The iPhone is a smartphone developed and marketed by Apple as the first device in the iPhone lineup of smartphones. It features a Samsung S5L8900 SoC (90 nm), a 3.5 in multi-touch display, and a web browser (Safari). After years of rumors and speculation, it was officially announced on January 9, 2007, and was released in the United States on June 29, 2007.

Development of the iPhone began in 2005 and continued in secrecy until its public unveiling at Macworld 2007. The device broke with prevailing mobile phone designs by eliminating most physical hardware buttons, and relying on a finger-friendly touchscreen interface that did not need a stylus. The iPhone featured quad-band GSM cellular connectivity with GPRS and EDGE support for data transfer, and it used continuous internet access and onboard processing to support features unrelated to voice communication.

The iPhone generated much hype before release, and it quickly became Apple's most successful product, although it was met with less enthusiasm in European territories. At the time, the iPhone appealed largely to the general public, as opposed to the business community, upon which BlackBerry and IBM were primarily focused. By integrating existing technology and expanding on usability, the iPhone turned the smartphone industry "on its head", and later generations of the iPhone propelled Apple to become one of the world's most profitable companies. Its successor, the iPhone 3G, was announced on June 9, 2008.

In 2000, Apple CEO Steve Jobs envisioned an Apple touchscreen product that the user could interact with directly with their fingers rather than using a stylus.[citation needed] The stylus was a common tool for many existing touchscreen devices at the time including Apple's own Newton, launched in 1993. He decided that the device would require a triple layered capacitive multi-touch touch screen, a very new and advanced technology at the time. This helped with removing the physical keyboard and mouse. The same as was common at the time for tablet computers, human machine interfaces, and point of sale systems. Jobs recruited a group of Apple engineers to investigate the idea as a side project. When Jobs reviewed the prototype and its user interface, he saw the potential in developing the concept into a mobile phone to compete with already established brands in the then emerging market for touch screen phones. The whole effort was called Project Purple 2 and began in 2005. Apple had purchased the "iphone.org" domain in December 1999.

Apple created the device in a secretive and unprecedented collaboration with Cingular Wireless, now part of AT&T. The development cost of the collaboration was estimated to have been $150 million over a thirty-month period. Apple rejected the "design by committee" approach that had yielded the Motorola ROKR E1, a largely unsuccessful collaboration with Motorola. Instead, Cingular Wireless gave Apple the liberty to develop the iPhone's hardware and software in-house. The original iPhone was introduced by Steve Jobs on January 9, 2007, in a keynote address at the Macworld Conference & Expo held in Moscone West in San Francisco, California. In his address, Jobs said, "This is a day that I have been looking forward to for two and a half years," and that "today, Apple is going to reinvent the phone". Jobs introduced the iPhone as a combination of three devices: a "widescreen iPod with touch controls"; a "revolutionary mobile phone"; and a "breakthrough Internet communicator."

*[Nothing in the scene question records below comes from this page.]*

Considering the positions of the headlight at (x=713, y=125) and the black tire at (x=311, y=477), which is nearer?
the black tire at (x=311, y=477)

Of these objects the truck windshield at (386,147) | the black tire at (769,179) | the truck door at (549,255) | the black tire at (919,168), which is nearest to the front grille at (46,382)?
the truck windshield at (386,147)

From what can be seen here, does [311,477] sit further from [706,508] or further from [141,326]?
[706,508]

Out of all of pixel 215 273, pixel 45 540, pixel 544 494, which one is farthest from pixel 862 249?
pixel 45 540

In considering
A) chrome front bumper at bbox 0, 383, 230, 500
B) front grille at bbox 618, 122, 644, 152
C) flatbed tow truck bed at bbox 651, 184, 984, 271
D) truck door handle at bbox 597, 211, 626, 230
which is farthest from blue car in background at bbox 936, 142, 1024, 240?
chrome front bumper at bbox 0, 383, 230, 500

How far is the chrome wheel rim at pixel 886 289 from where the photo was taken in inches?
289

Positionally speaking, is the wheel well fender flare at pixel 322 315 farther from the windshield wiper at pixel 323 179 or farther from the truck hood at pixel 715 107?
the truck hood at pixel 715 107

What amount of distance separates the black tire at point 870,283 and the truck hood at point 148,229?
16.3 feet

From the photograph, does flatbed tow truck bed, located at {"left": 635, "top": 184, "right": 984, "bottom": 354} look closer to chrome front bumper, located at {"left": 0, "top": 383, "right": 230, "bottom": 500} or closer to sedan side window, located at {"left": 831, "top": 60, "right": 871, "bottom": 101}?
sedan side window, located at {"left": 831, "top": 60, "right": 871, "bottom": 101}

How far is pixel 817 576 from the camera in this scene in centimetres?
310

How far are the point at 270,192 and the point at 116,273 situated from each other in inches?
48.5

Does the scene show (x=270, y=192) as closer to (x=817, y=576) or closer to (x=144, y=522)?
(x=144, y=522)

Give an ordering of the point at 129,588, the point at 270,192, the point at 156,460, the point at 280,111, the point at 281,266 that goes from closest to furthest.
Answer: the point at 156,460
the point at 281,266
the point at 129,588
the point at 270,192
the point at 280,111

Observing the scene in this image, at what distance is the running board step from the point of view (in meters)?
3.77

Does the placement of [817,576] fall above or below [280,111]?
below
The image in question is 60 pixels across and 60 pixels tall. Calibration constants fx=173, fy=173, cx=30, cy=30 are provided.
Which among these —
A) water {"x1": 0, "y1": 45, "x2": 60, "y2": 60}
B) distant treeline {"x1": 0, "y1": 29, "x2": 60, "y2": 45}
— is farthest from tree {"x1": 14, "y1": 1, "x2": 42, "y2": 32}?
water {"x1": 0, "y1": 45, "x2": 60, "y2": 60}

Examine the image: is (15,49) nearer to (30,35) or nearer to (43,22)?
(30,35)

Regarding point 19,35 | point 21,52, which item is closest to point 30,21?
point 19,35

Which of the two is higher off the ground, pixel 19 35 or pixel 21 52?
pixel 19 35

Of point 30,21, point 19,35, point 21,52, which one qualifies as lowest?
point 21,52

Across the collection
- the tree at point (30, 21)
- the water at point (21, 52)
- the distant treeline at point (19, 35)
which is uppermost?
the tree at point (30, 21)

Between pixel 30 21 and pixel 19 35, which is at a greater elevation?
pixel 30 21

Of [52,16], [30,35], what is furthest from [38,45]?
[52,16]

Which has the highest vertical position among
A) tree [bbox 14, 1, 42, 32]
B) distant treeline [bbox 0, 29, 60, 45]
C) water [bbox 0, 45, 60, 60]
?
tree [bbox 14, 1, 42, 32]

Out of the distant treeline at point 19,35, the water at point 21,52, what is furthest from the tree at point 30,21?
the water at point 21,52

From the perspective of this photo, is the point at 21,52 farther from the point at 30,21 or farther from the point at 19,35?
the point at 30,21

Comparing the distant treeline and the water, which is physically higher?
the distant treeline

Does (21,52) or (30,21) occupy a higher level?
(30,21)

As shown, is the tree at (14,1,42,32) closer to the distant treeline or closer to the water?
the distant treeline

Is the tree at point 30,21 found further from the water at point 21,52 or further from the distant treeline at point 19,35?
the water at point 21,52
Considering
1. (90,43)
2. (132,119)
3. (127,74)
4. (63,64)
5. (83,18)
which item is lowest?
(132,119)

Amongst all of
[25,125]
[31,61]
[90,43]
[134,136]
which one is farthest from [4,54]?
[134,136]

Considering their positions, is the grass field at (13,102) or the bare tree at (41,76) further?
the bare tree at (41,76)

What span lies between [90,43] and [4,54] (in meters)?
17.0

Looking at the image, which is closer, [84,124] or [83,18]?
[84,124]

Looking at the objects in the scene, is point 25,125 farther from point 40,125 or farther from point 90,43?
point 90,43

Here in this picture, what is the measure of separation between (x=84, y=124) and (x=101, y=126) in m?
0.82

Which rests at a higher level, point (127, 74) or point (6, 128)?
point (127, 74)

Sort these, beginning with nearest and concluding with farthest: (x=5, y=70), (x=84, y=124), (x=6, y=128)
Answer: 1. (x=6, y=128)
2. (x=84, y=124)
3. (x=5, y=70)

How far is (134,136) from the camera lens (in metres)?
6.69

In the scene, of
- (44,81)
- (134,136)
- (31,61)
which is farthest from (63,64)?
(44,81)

Six weeks prior to the iPhone's release, the plastic screen was replaced with glass. This was after Jobs was upset when he saw that his keys scratched the prototype in his pocket. The fast switch led to a bidding process for a manufacturing contractor that was won by Foxconn, which had just opened up a new wing of its Shenzhen factory complex specifically for this bid. Apple partnered with Corning on the glass.

Six out of ten Americans surveyed said they knew before its release that the iPhone was coming. The iPhone was released in the United States on June 29, 2007, at the price of $499 for the 4 GB model and $599 for the 8 GB model, both requiring a 2-year contract. Thousands of people were reported to have waited outside Apple and AT&T retail stores days before the device's launch; many stores reported stock shortages within an hour of availability.

Sales to the European market started in November 2007, first in Germany, followed by Britain and then France. Reports suggested that these launches were met with less enthusiasm. In France it was sold by Orange for 649 euros. The iPhone was released in Austria and the Republic of Ireland on March 13, 2008.